**EXERCISE GOAL:**
Print exactly what appears from the line containing "Rebar Lift Chukka" through the final line of the data below, pictures excluded.

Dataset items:
Segment Open

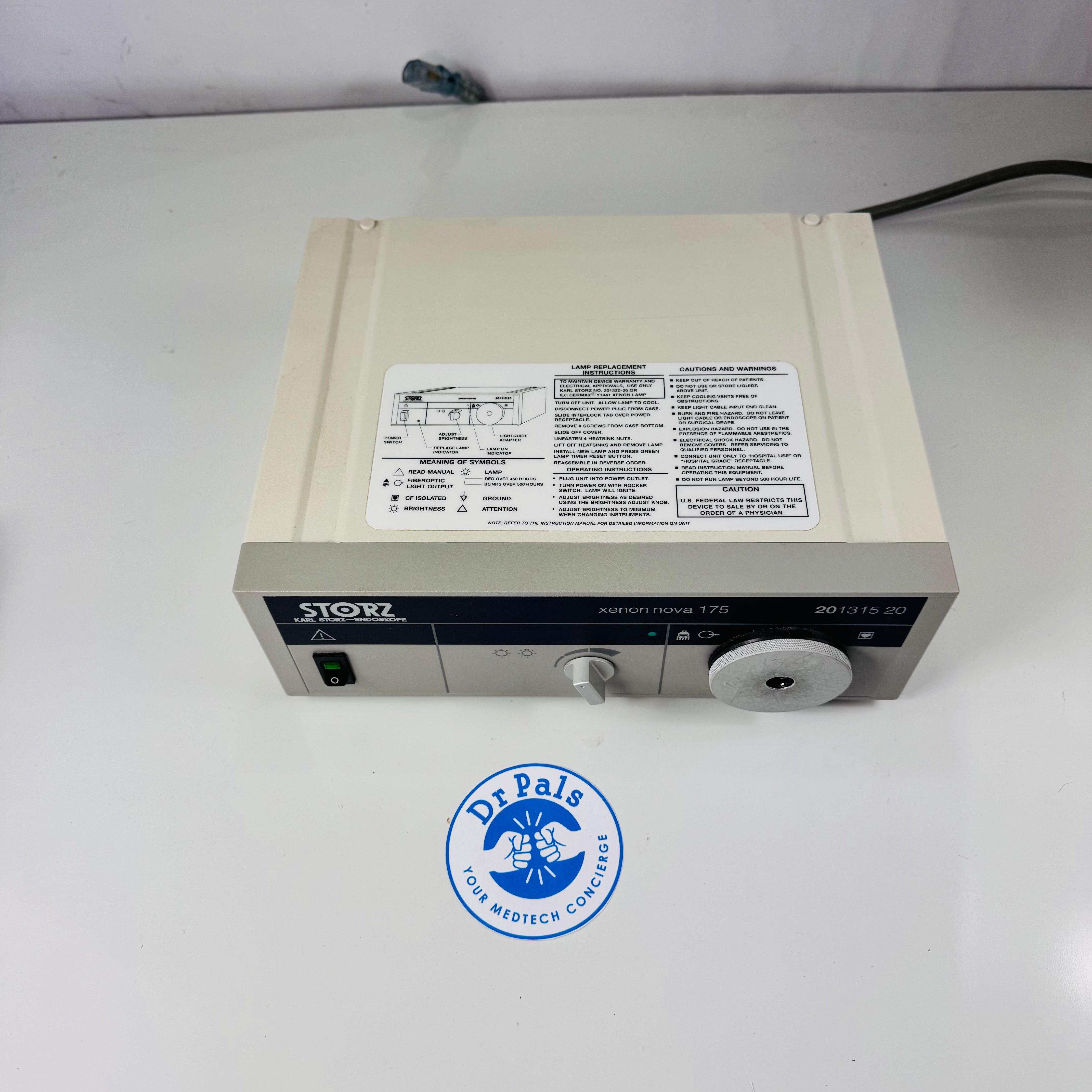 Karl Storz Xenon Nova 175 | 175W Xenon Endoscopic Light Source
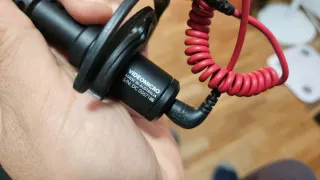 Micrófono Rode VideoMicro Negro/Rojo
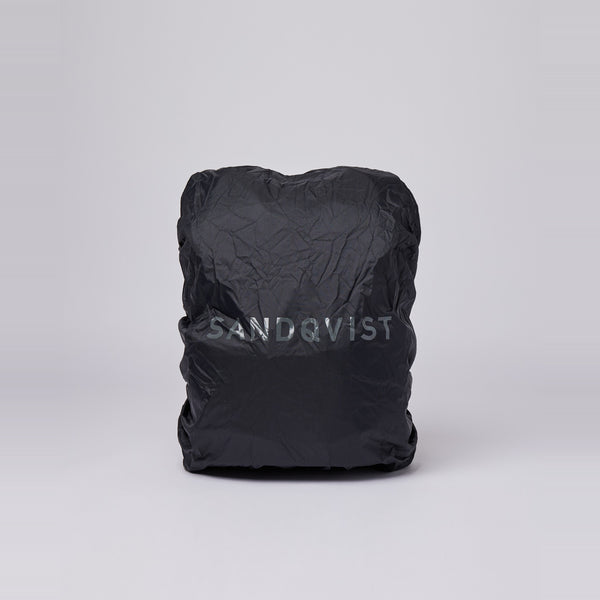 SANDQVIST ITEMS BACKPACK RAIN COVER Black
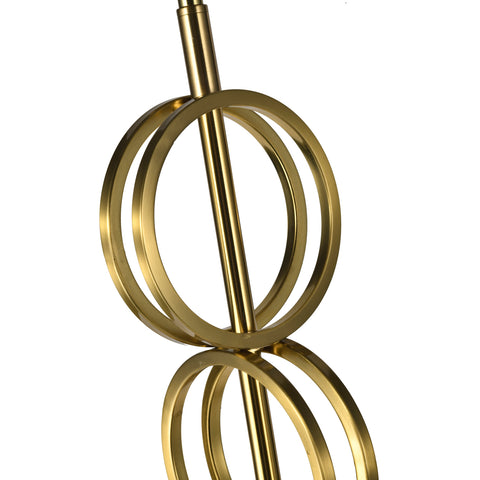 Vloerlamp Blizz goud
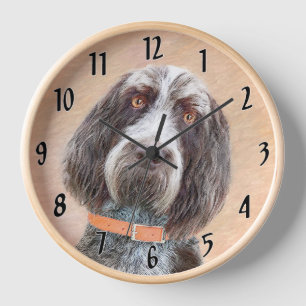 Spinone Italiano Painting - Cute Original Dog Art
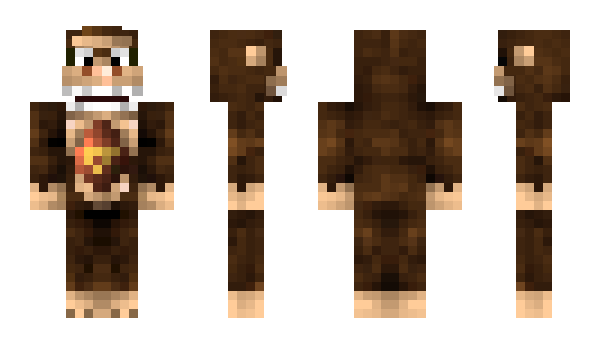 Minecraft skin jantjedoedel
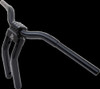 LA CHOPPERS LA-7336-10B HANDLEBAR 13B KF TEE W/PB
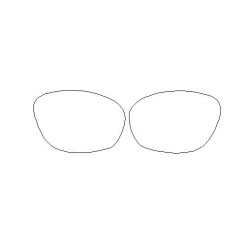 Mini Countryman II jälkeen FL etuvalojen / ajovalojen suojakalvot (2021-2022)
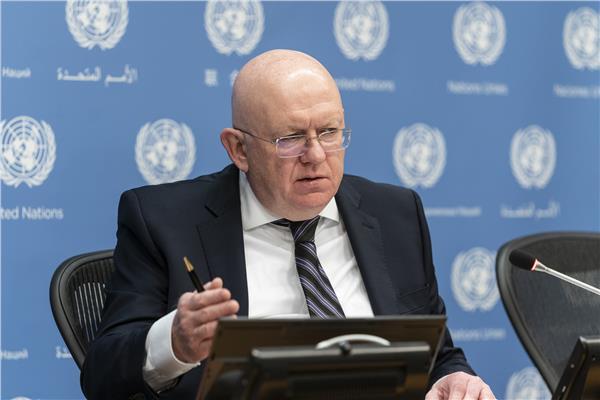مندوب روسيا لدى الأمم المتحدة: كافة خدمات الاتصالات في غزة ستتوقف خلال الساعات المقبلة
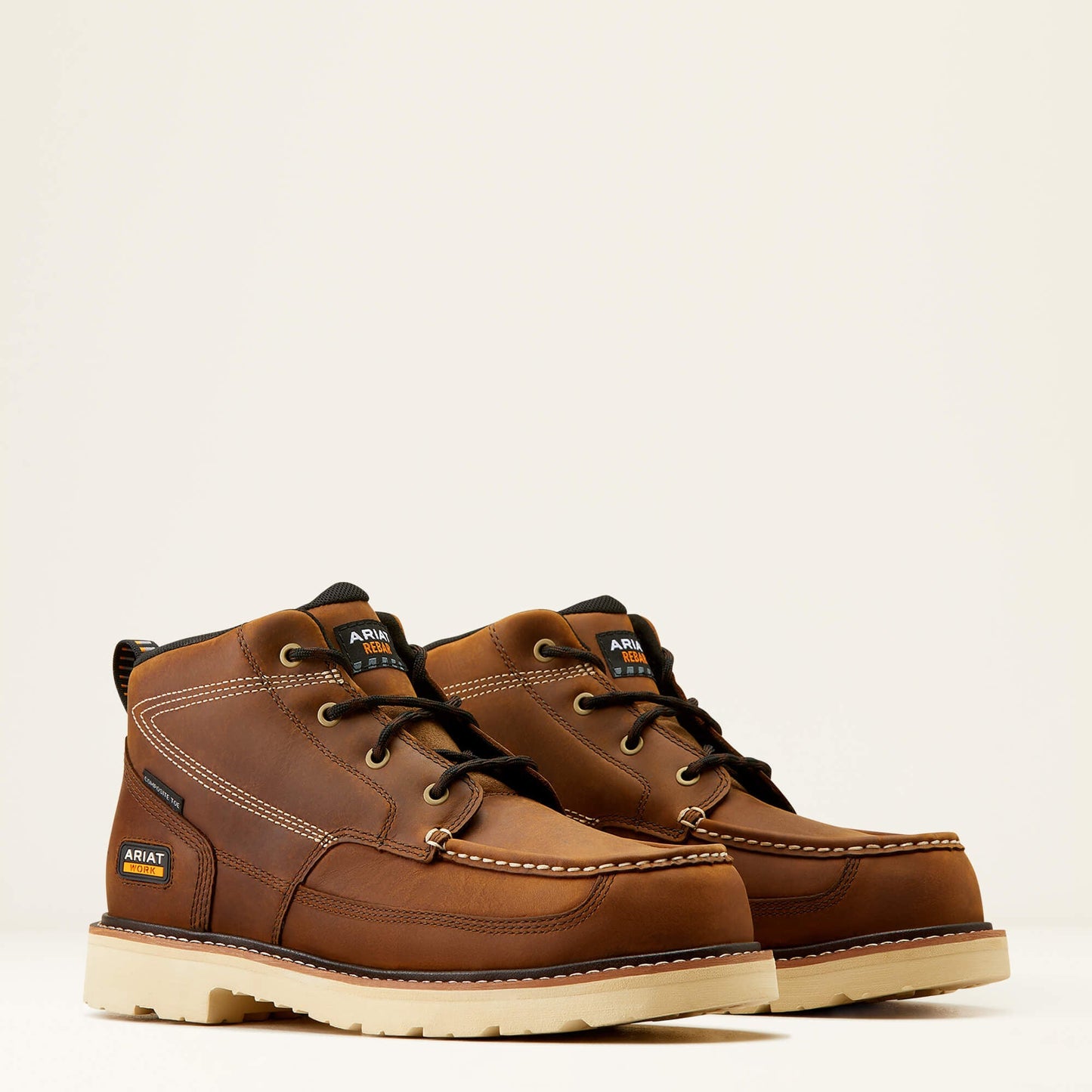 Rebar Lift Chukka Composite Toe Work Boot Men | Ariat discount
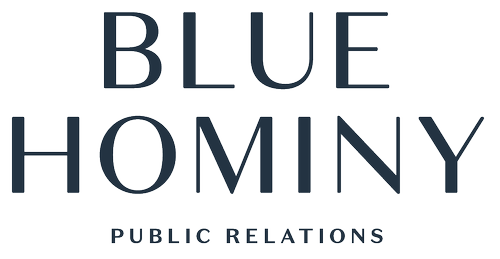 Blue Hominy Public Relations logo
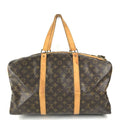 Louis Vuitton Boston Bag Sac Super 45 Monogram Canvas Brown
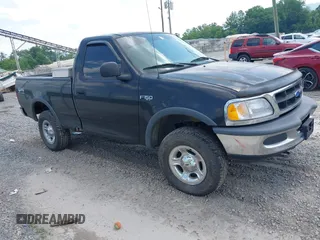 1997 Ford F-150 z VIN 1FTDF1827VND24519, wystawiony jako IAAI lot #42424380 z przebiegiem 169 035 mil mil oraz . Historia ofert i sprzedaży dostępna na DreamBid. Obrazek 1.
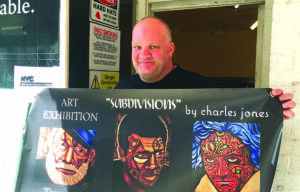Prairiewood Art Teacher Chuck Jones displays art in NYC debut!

Segment Closed

**RESPONSE TO THIS TASK:**
 Rebar Lift Chukka Composite Toe Work Boot Men | Ariat discount
 Blue Hominy Public Relations logo
 Louis Vuitton Boston Bag Sac Super 45 Monogram Canvas Brown
 1997 Ford F-150 z VIN 1FTDF1827VND24519, wystawiony jako IAAI lot #42424380 z przebiegiem 169 035 mil mil oraz . Historia ofert i sprzedaży dostępna na DreamBid. Obrazek 1.
Prairiewood Art Teacher Chuck Jones displays art in NYC debut!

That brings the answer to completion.